Authors: John Norman
Yes, I hated you, or thought I did. But, too, I was intrigued by you. You were not like the others. How had you kept the manhood the others had been tricked into relinquishing? Were you more intelligent, or your blood hotter, I wonder?
Then I wondered if my hatred, if that is what it was, was motivated by a subtle fear, a fear of you, a fear of myself.

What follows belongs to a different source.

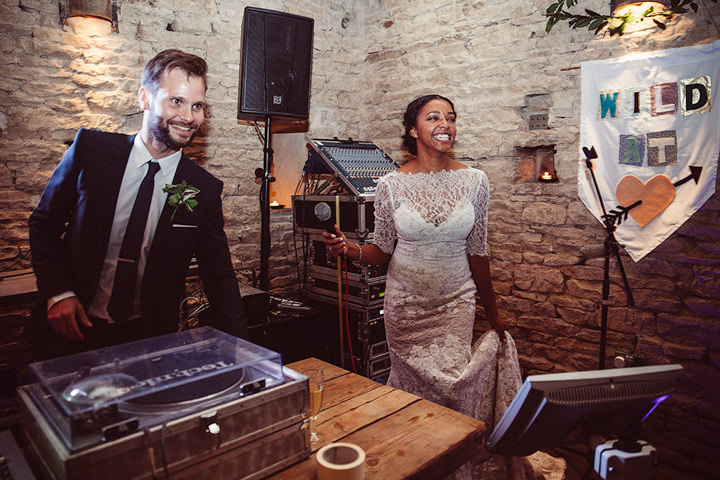 44 Woodland Themed Wedding By Oxi Photography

How attractive, I fear, you were to me!
On some level, I certainly knew that I was a worthless slut. Yes, I chose the words carefully, for a slave may not lie. Perhaps my culture had made me that. I do not know. Could there be no redemption for me? Would I never find myself? In what place lay the secrets of my heart ? Would I never discover them?
I sometimes wanted to remove my clothing before you, and kneel before you, on the rug before your desk. I would have said nothing, but kept my head down. Once you wore boots to the office. I felt an impulse to lie before you, and kiss them.
I was frequently cruel to you, unpleasant, critical, nasty.
I had dreams of you owning me, and uncompromisingly mastering me, treating me with all the authority and contempt I deserved.
The small insults, the petty remarks, the frequent, calculated miseries I inflicted on you, publicly and privately, you bore with patience, with bemused equanimity. It was almost as though you were biding your time, almost as though you were waiting for something, almost as though you knew something I did not.
All that seems long ago.
I wonder if I loved you, Master.
I wonder if you liked me, a little.
The slave is the most vulnerable, helpless, loving, and feminine of all women. It is not surprising then that she commonly lives in love, and for love. How tragic then that she dare not, in her lowly condition, aspire to, or hope for, even the master's liking. It is hers to love; it is his to impose the mastery.
She kneels before him, his.
Collared,
Linda
En'Kara, Tenth Day
Dearest Master:
Please forgive me the personal nature of my last missive.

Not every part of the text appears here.